About this exercise:
Word for word, set down the lines from the one that holds "United States, site lebec_CA-29." through the final line of the listing below, and exclude every picture.

Information supplied:

[Start of section]

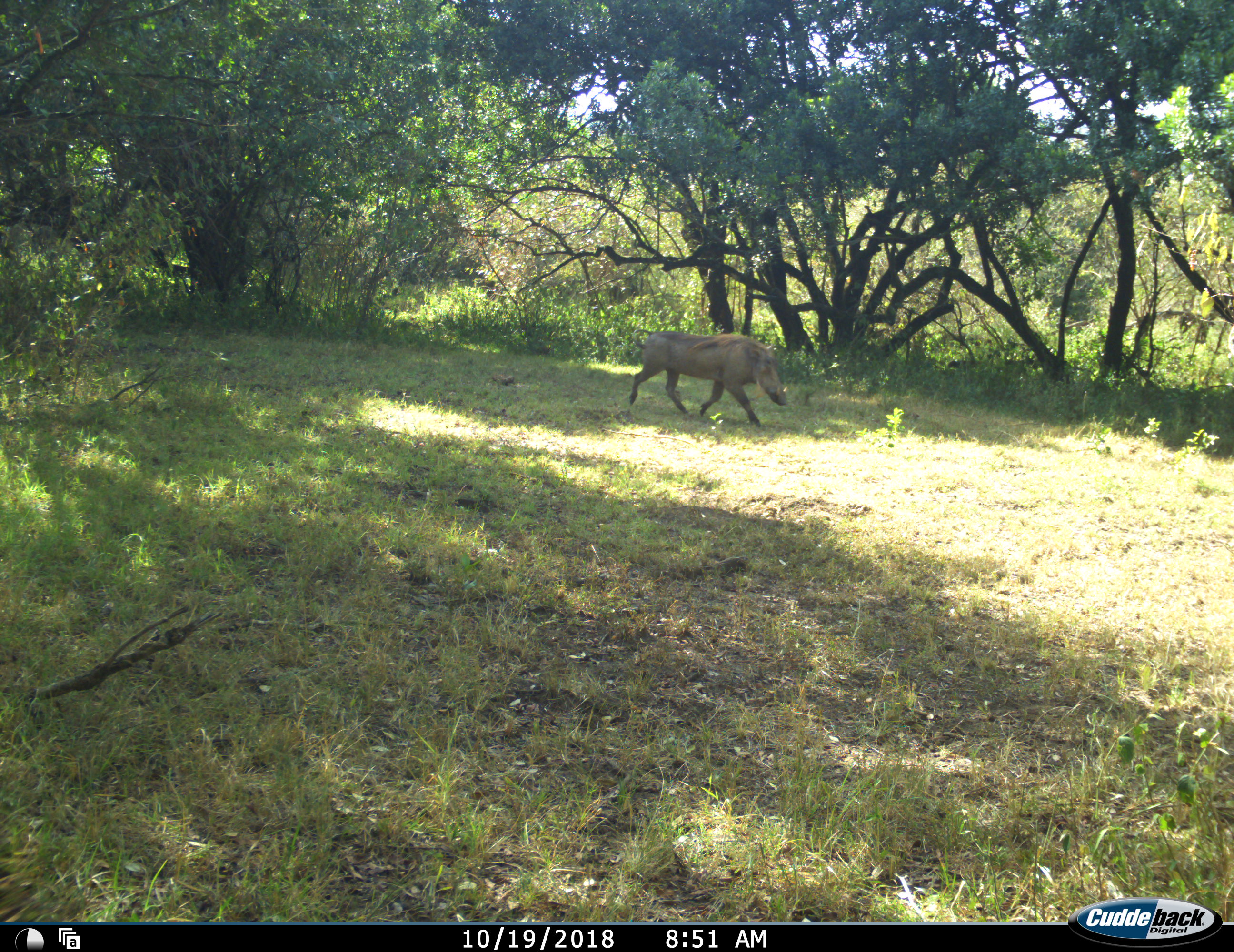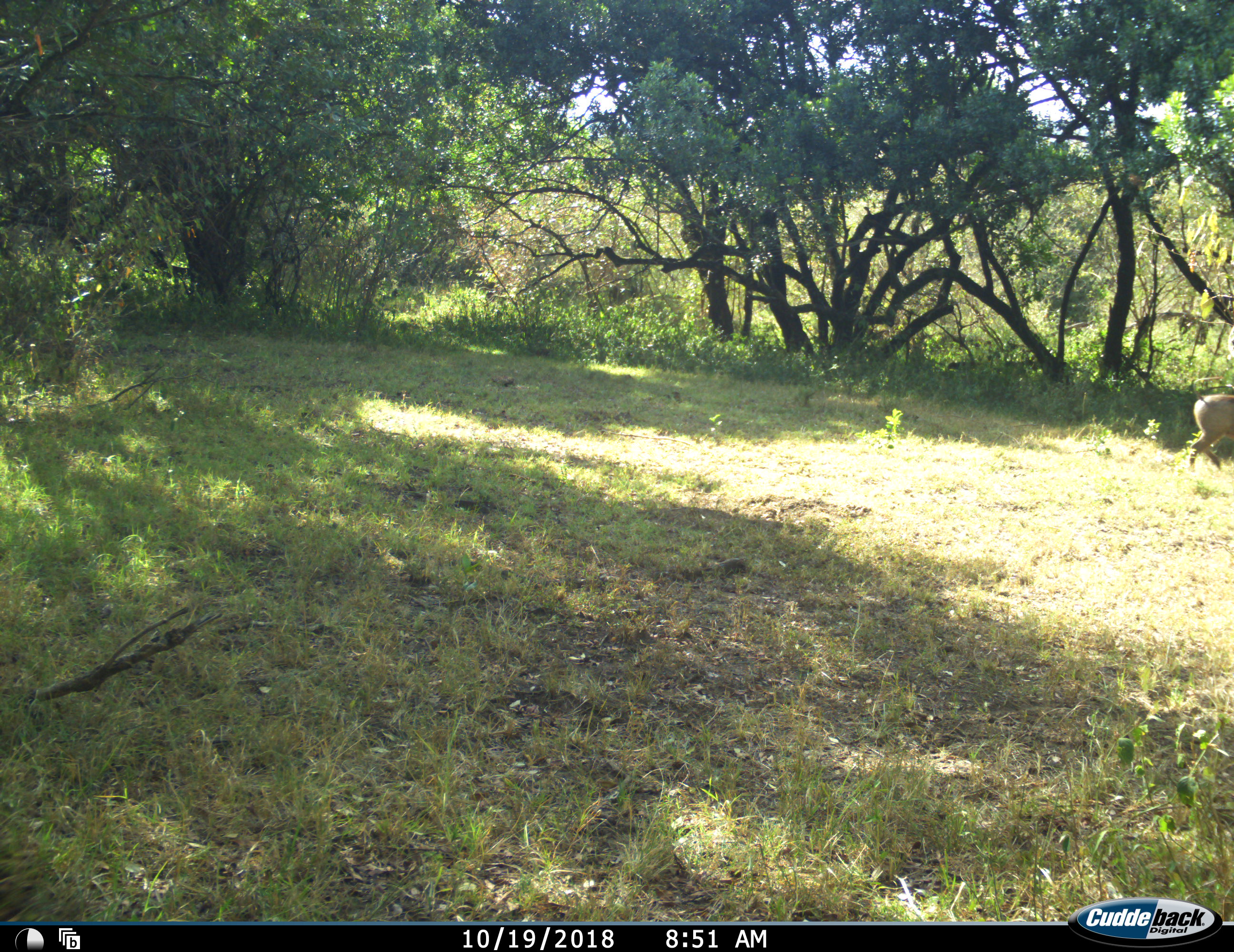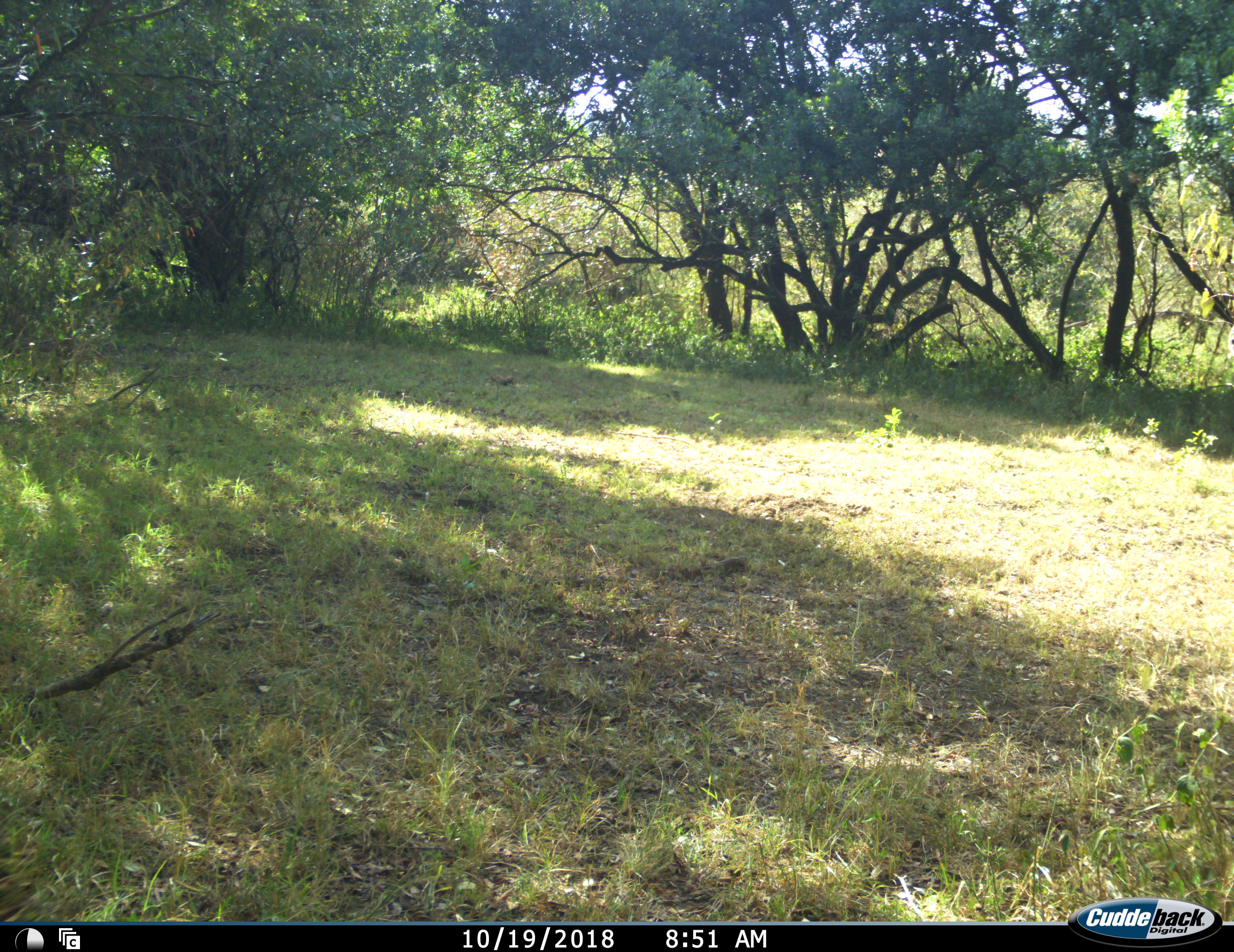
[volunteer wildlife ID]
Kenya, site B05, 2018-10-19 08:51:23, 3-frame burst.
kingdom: Animalia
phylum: Chordata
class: Mammalia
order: Artiodactyla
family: Suidae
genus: Phacochoerus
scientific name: Phacochoerus africanus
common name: warthog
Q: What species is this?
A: Warthog (Phacochoerus africanus).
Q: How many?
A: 1.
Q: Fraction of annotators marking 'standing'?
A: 10%.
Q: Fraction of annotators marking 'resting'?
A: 0%.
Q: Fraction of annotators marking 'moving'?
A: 100%.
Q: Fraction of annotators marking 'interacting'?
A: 0%.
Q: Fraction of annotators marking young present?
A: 0%.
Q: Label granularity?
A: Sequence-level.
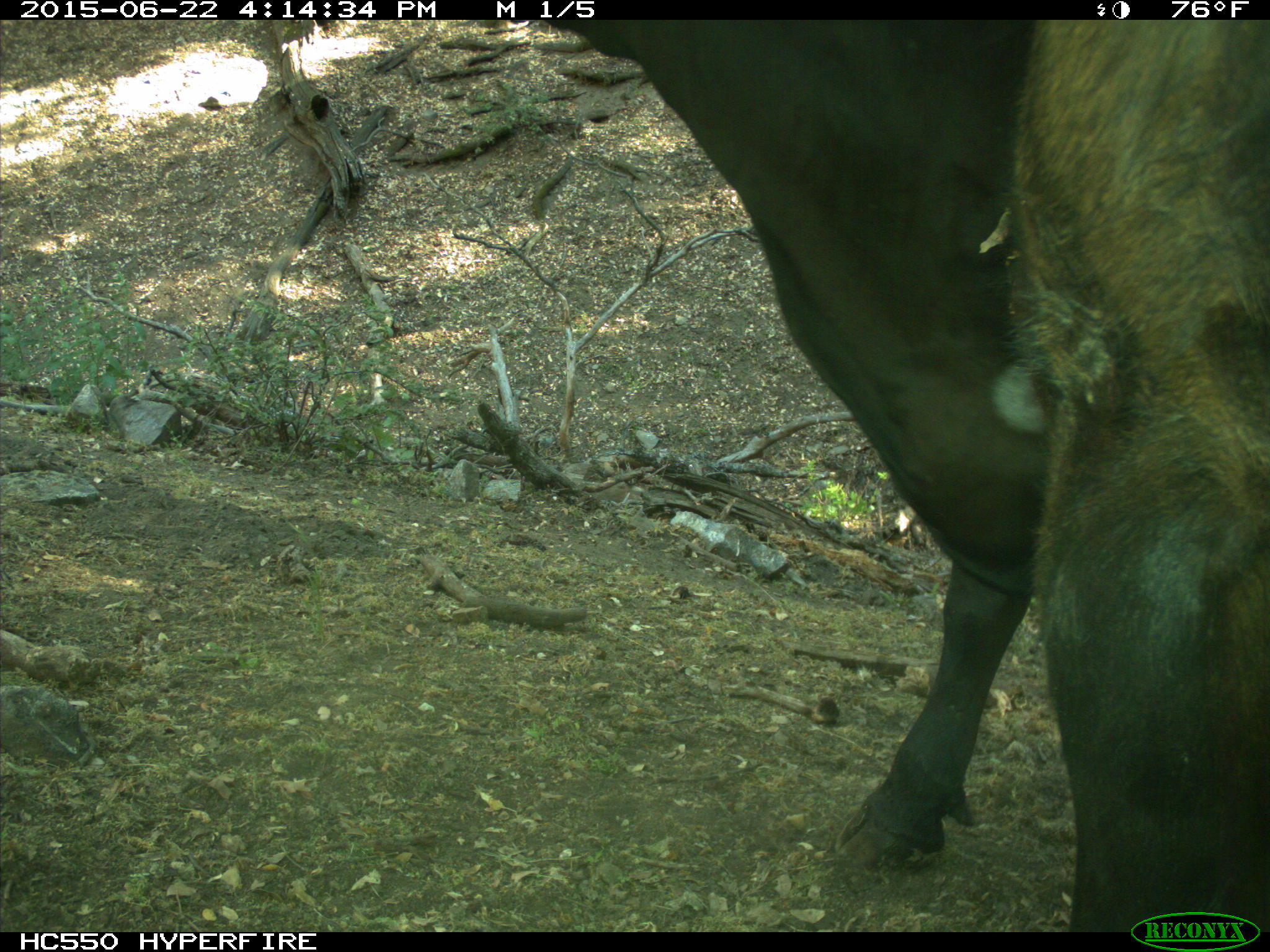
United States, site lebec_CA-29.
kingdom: Animalia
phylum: Chordata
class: Mammalia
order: Artiodactyla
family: Bovidae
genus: Bos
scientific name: Bos taurus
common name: domestic cow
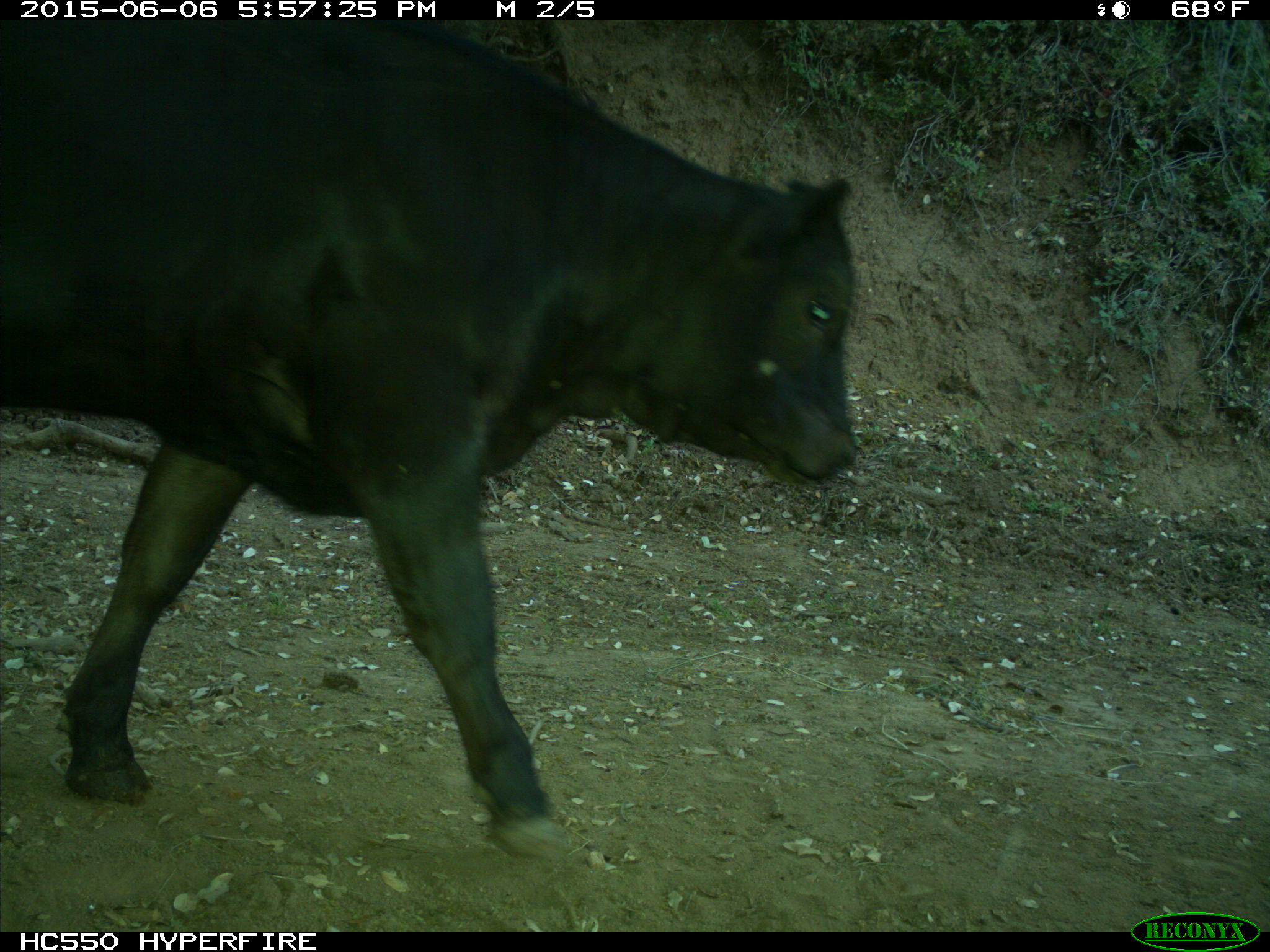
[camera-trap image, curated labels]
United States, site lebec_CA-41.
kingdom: Animalia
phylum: Chordata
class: Mammalia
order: Artiodactyla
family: Bovidae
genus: Bos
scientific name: Bos taurus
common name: domestic cow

[End of section]

Answer space:
United States, site lebec_CA-29.
kingdom: Animalia
phylum: Chordata
class: Mammalia
order: Artiodactyla
family: Bovidae
genus: Bos
scientific name: Bos taurus
common name: domestic cow
[camera-trap image, curated labels]
United States, site lebec_CA-41.
kingdom: Animalia
phylum: Chordata
class: Mammalia
order: Artiodactyla
family: Bovidae
genus: Bos
scientific name: Bos taurus
common name: domestic cow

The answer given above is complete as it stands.